Department of General Surgery, Renji Hospital, Shanghai Jiaotong University School of Medicine, Shanghai, China.
Hepatobiliary Pancreat Dis Int. 2010 Jun;9(3):269-74.
Various surgical procedures can be used to treat liver cirrhosis and portal hypertension. How to select the most appropriate procedure for patients with portal hypertension has become a difficult problem. This study aimed to analyze the relationship between the value of intraoperative free portal pressure (FPP) and postoperative complications, and to explore the significance of intraoperative FPP measurement with respect to surgical procedure selection.

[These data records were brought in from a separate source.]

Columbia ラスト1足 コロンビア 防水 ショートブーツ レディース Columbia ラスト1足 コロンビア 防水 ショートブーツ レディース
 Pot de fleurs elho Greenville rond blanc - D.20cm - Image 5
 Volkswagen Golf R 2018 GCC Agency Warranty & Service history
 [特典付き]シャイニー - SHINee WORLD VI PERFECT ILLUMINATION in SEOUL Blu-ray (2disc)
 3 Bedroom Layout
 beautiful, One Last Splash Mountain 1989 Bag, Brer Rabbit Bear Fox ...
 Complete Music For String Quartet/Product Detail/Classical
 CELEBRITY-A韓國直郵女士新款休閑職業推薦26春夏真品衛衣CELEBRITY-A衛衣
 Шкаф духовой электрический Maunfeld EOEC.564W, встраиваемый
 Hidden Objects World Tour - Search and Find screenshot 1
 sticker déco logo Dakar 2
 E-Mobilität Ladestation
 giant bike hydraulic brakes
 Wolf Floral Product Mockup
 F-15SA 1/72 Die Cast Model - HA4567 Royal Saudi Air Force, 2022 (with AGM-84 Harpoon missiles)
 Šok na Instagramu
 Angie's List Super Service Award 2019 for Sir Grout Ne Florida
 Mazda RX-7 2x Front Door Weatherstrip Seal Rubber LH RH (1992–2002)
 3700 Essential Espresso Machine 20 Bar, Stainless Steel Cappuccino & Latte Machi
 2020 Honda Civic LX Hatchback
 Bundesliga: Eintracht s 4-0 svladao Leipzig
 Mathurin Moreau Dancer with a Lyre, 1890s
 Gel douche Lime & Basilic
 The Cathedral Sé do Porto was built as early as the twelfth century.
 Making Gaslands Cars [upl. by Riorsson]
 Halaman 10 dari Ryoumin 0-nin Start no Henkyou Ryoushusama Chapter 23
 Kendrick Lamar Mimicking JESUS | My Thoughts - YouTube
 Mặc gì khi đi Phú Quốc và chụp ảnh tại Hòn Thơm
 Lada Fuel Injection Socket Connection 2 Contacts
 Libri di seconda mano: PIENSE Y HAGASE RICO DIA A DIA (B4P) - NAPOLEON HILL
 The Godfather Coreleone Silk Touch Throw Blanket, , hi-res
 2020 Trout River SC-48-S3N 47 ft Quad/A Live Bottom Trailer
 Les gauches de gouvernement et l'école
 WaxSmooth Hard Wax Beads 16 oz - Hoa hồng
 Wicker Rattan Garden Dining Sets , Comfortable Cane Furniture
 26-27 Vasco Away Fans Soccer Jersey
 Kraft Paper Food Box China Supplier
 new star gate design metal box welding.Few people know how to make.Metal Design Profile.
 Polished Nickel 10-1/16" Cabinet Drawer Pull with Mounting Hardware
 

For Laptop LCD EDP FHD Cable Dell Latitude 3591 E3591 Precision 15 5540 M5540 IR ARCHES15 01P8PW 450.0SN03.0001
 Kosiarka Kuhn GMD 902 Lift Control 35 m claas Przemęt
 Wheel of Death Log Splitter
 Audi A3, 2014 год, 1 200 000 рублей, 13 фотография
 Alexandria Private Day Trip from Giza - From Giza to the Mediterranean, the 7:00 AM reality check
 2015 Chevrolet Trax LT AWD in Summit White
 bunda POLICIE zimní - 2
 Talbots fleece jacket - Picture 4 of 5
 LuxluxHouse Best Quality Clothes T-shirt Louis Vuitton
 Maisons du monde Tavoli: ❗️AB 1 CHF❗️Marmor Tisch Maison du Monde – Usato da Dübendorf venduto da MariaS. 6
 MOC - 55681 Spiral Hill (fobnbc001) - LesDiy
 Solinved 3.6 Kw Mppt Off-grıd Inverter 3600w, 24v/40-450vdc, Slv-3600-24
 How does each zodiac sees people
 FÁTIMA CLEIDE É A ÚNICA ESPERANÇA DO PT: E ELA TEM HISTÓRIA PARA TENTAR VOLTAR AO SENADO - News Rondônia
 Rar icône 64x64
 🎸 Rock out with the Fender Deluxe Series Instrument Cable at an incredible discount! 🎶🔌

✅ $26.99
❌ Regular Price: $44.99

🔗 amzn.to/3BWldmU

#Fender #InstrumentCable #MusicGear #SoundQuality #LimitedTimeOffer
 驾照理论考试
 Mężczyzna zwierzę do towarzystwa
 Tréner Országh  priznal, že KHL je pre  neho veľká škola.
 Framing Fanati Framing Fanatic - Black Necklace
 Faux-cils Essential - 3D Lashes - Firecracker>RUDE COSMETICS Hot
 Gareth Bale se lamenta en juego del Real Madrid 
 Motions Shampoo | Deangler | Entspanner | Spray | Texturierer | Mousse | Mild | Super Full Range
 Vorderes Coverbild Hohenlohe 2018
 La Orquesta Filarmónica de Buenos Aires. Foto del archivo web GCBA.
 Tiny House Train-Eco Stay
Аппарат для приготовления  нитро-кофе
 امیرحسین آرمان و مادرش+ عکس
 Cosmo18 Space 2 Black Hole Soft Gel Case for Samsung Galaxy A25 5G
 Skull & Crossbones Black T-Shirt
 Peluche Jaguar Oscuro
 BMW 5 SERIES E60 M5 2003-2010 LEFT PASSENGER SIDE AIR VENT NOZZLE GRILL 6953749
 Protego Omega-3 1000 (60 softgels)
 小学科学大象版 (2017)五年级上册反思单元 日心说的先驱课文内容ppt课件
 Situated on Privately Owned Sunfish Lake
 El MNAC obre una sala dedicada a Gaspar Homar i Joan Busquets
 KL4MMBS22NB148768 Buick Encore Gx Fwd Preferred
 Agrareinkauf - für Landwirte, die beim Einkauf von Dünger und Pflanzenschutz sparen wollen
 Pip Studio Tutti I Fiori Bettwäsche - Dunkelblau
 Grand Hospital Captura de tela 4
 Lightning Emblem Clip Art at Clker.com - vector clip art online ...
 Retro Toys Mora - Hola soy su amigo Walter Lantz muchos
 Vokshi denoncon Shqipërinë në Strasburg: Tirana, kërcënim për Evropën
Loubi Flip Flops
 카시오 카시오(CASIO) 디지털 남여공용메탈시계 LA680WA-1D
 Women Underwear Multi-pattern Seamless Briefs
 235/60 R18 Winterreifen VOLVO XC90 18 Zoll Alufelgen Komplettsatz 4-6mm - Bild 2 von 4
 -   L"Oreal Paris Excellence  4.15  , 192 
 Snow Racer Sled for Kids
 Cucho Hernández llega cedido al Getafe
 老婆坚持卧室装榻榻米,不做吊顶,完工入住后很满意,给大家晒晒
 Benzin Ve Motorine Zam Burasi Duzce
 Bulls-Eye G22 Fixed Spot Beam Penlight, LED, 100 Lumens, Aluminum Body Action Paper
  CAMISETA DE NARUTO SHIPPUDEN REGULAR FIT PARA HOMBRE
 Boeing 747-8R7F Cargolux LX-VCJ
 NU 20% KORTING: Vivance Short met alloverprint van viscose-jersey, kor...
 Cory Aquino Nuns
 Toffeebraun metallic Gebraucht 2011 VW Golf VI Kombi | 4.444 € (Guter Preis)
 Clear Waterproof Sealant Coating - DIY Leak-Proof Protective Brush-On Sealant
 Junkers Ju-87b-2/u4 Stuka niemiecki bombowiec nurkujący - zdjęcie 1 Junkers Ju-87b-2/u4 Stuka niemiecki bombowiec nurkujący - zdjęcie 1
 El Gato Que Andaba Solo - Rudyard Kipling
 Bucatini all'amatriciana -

The clinical data of 187 patients with portal hypertension who received pericardial devascularization and proximal splenorenal shunt combined with devascularization (combined operation) at the Department of General Surgery in our hospital from January 2001 to September 2008 were retrospectively analyzed. Among the patients who received pericardial devascularization, those with a postoperative FPP >or=22 mmHg were included in a high-pressure group (n=68), and those with FPP <22 mmHg were in a low-pressure group (n=49). Seventy patients who received the combined operation comprised a combined group. The intraoperative FPP measurement changes at different times, and the incidence of postoperative complications in the three groups of patients were compared.
The postoperative FPP value in the high-pressure group was 27.5+/-2.3 mmHg, which was significantly higher than that of the low-pressure (20.9+/-1.8 mmHg) or combined groups (21.7+/-2.5 mmHg). The rebleeding rate in the high-pressure group was significantly higher than that in the low-pressure and combined groups. The incidence rates of postoperative hepatic encephalopathy and liver failure were not statistically different among the three groups. The mortality due to rebleeding in the low-pressure and combined groups (0.84%) was significantly lower than that of the high-pressure group.
The study demonstrates that FPP is a critical measurement for surgical procedure selection in patients with portal hypertension. A FPP value >or=22 mmHg after splenectomy and devascularization alone is an important indicator that an additional proximal splenorenal shunt needs to be performed.
各种手术方法均可用于治疗肝硬化和门静脉高压症。如何为门静脉高压症患者选择最合适的手术方法已成为一个难题。本研究旨在分析术中自由门静脉压(FPP)值与术后并发症之间的关系,并探讨术中 FPP 测量对手术方法选择的意义。
回顾性分析我院普外科 2001 年 1 月至 2008 年 9 月收治的 187 例门静脉高压症患者行贲门周围血管离断术联合近端脾肾分流术(联合手术)的临床资料。贲门周围血管离断术患者中,术后 FPP 值>或=22mmHg 者纳入高压组(n=68),FPP 值<22mmHg 者纳入低压组(n=49)。联合手术患者 70 例纳入联合组。比较三组患者术中 FPP 测量值的变化及术后并发症的发生率。
高压组术后 FPP 值为 27.5+/-2.3mmHg,明显高于低压组(20.9+/-1.8mmHg)和联合组(21.7+/-2.5mmHg)。高压组再出血率明显高于低压组和联合组。三组患者术后肝性脑病和肝功能衰竭发生率无统计学差异。低压组和联合组因再出血导致的死亡率(0.84%)明显低于高压组。
本研究表明 FPP 是门静脉高压症患者手术方法选择的关键指标。脾切除加断流术后 FPP 值>或=22mmHg 是需要附加近端脾肾分流术的重要指标。